The request
Copy out all the records below, replacing "camera" with "lens" and changing nothing else. Leave out the pictures.

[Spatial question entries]

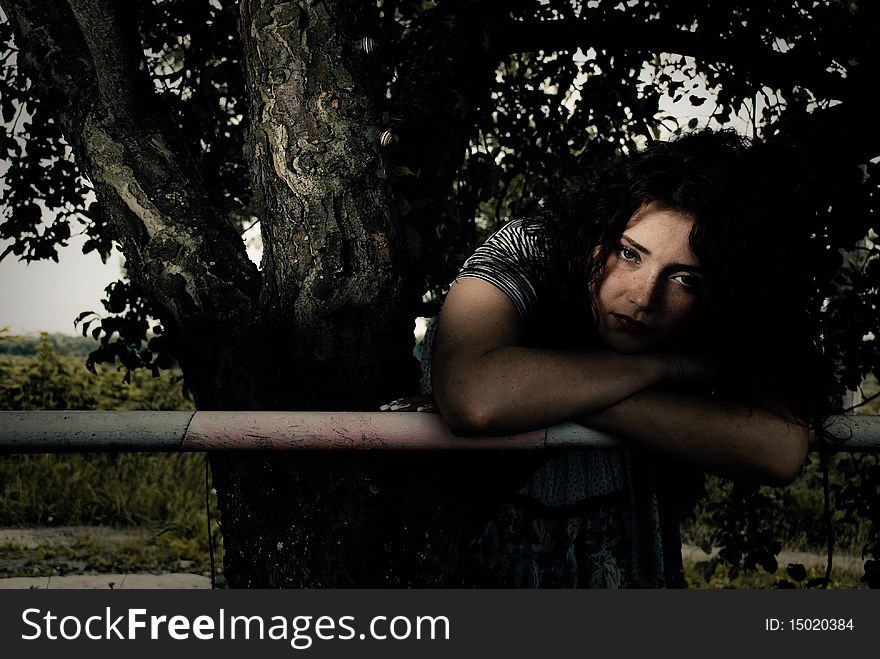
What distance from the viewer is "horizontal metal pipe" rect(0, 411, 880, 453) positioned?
1.26 m

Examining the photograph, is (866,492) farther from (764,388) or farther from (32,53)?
(32,53)

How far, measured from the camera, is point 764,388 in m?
1.73

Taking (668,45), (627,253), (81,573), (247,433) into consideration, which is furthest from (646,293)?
(81,573)

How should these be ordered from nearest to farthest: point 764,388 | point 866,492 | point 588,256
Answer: point 764,388, point 588,256, point 866,492

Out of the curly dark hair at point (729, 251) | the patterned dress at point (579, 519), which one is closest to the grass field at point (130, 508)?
the patterned dress at point (579, 519)

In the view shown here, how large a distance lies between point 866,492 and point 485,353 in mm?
2522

Written response
What distance from the viewer is "horizontal metal pipe" rect(0, 411, 880, 453) positioned?
1.26 m

Examining the photograph, is (866,492) farther from (764,388) or farther from (32,53)?
(32,53)

How far, measured from the lens, is point 764,388 in m?
1.73

Taking (668,45), (627,253), (81,573), (247,433) into consideration, which is furthest from (646,293)?
(81,573)

How should these be ordered from nearest to farthest: point 764,388 | point 866,492 | point 588,256
Answer: point 764,388, point 588,256, point 866,492

Out of the curly dark hair at point (729, 251) | the patterned dress at point (579, 519), which one is closest to the grass field at point (130, 508)?
the patterned dress at point (579, 519)

In the view shown here, how large a distance lies between point 866,492 and point 485,353 in mm?
2522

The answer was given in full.